VARSÓVIA (Reuters) - O líder anticomunista polonês Lech Walesa ameaçou na segunda-feira devolver o prêmio Nobel da Paz que recebeu e deixar a Polônia depois que um livro - o segundo em um ano - o acusou de ser informante da polícia secreta durante o antigo regime.
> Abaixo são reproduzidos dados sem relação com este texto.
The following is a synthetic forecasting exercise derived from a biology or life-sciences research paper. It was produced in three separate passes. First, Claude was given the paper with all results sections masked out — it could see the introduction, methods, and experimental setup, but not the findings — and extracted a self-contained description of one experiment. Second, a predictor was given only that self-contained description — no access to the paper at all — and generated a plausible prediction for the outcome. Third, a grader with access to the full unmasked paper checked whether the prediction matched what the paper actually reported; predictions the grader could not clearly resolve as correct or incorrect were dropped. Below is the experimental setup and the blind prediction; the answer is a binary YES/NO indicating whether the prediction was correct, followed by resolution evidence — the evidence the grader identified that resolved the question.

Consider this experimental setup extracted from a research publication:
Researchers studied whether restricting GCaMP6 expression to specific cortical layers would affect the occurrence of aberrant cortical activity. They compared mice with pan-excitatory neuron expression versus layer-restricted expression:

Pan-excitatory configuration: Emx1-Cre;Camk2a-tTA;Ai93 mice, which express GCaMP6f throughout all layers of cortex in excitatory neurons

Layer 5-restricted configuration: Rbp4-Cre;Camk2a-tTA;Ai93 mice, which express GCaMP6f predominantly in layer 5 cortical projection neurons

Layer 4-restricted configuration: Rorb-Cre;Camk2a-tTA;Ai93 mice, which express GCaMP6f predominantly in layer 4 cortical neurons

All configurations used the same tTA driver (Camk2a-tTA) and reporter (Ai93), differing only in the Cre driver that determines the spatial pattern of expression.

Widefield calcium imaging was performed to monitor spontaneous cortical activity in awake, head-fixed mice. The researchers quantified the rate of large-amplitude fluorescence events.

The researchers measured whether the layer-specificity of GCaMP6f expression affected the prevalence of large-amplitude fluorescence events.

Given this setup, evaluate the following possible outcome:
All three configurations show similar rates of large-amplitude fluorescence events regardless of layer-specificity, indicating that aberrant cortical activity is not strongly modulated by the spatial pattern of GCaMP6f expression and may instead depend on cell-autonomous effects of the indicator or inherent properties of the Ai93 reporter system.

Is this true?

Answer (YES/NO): NO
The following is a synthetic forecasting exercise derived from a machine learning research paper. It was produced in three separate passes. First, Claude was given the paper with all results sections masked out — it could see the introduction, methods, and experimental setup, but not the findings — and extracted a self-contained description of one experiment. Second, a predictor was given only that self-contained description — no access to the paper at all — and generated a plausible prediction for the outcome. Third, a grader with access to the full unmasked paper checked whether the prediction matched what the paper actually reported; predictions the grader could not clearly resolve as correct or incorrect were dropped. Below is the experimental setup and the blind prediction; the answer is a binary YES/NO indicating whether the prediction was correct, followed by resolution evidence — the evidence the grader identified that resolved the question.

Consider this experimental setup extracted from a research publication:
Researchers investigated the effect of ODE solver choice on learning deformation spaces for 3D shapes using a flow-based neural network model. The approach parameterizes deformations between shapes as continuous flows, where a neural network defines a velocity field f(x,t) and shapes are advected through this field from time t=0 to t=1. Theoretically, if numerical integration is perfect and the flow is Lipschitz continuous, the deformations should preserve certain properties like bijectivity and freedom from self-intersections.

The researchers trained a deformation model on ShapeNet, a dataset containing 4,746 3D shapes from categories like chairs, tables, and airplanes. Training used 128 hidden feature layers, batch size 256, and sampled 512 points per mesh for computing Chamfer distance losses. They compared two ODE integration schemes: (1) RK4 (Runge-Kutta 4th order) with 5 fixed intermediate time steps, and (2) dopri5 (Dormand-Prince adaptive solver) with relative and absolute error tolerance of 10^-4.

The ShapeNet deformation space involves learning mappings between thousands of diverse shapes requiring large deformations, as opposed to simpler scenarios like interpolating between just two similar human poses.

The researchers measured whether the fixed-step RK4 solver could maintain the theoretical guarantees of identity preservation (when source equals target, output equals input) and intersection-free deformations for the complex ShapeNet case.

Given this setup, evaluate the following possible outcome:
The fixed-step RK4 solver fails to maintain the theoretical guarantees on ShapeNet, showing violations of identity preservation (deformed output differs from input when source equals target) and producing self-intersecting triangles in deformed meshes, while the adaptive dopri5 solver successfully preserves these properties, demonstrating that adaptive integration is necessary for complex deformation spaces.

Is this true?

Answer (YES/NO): YES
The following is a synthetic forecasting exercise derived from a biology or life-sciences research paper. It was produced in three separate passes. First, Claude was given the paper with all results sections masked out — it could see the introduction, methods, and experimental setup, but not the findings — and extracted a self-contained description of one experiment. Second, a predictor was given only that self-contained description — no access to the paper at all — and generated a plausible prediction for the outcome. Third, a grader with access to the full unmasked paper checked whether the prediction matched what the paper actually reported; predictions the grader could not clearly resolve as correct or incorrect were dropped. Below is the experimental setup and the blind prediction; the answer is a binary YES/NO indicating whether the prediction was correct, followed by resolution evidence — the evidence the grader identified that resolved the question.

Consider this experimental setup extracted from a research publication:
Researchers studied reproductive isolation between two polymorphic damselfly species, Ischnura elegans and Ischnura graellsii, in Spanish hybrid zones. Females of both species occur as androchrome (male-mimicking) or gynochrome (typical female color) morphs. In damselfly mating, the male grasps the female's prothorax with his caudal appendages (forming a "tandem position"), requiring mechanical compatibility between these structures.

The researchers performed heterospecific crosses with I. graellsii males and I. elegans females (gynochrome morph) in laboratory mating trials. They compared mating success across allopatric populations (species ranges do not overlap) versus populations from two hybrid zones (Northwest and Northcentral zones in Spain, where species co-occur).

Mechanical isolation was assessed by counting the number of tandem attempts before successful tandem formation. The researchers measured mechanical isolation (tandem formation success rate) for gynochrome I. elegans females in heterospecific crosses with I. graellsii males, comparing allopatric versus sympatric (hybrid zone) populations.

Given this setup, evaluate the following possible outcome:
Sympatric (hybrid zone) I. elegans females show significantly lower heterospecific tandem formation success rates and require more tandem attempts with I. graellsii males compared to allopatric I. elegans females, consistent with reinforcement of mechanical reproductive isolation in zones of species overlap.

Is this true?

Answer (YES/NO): YES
Walesa -- antigo líder do sindicato Solidariedade que derrubou o comunismo na Polônia em 1989 e o primeiro presidente pós-comunista do país, disse estar cansado de se defender contra as acusações de que ele teria cooperado com o regime comunista.

"Estou aborrecido e indignado, eu lutei por um país livre, mas isso é anarquia", disse Walesa a jornalistas.

Era uma reação às acusações feitas no livro do estudante Pawel Zyzak, de 24 anos, sugerindo que Walesa trabalhou para a polícia secreta e teve um filho ilegítimo.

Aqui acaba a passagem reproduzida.